_Task input_:

:::::

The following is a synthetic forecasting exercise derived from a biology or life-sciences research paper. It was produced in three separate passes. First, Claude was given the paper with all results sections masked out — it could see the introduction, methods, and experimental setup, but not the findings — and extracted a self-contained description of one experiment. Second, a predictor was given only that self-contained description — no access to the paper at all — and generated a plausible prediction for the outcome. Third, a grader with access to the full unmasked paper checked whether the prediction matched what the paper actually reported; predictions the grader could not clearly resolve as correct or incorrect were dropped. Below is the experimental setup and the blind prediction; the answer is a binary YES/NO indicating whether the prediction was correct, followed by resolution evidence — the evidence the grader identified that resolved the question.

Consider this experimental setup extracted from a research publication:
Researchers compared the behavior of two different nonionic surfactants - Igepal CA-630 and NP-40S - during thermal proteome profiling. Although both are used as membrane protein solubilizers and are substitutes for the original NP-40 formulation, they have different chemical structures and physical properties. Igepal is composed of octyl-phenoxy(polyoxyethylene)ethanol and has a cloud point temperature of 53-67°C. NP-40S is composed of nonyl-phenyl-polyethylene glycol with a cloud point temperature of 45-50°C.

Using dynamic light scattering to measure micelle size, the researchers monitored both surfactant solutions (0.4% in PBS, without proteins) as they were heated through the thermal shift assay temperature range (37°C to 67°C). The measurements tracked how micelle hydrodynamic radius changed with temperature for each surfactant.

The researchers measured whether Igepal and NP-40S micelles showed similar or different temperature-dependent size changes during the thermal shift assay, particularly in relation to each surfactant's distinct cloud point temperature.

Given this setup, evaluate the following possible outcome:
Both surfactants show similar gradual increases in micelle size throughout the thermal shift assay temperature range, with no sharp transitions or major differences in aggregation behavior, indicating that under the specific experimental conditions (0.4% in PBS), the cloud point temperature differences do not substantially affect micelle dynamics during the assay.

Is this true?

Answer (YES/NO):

:::::

_What you are asked to do_:
The lines holding the word "experimental" are the answer. Pull them out of the records and copy them.

_Written solution_:
The following is a synthetic forecasting exercise derived from a biology or life-sciences research paper. It was produced in three separate passes. First, Claude was given the paper with all results sections masked out — it could see the introduction, methods, and experimental setup, but not the findings — and extracted a self-contained description of one experiment. Second, a predictor was given only that self-contained description — no access to the paper at all — and generated a plausible prediction for the outcome. Third, a grader with access to the full unmasked paper checked whether the prediction matched what the paper actually reported; predictions the grader could not clearly resolve as correct or incorrect were dropped. Below is the experimental setup and the blind prediction; the answer is a binary YES/NO indicating whether the prediction was correct, followed by resolution evidence — the evidence the grader identified that resolved the question.
Consider this experimental setup extracted from a research publication:
Both surfactants show similar gradual increases in micelle size throughout the thermal shift assay temperature range, with no sharp transitions or major differences in aggregation behavior, indicating that under the specific experimental conditions (0.4% in PBS), the cloud point temperature differences do not substantially affect micelle dynamics during the assay.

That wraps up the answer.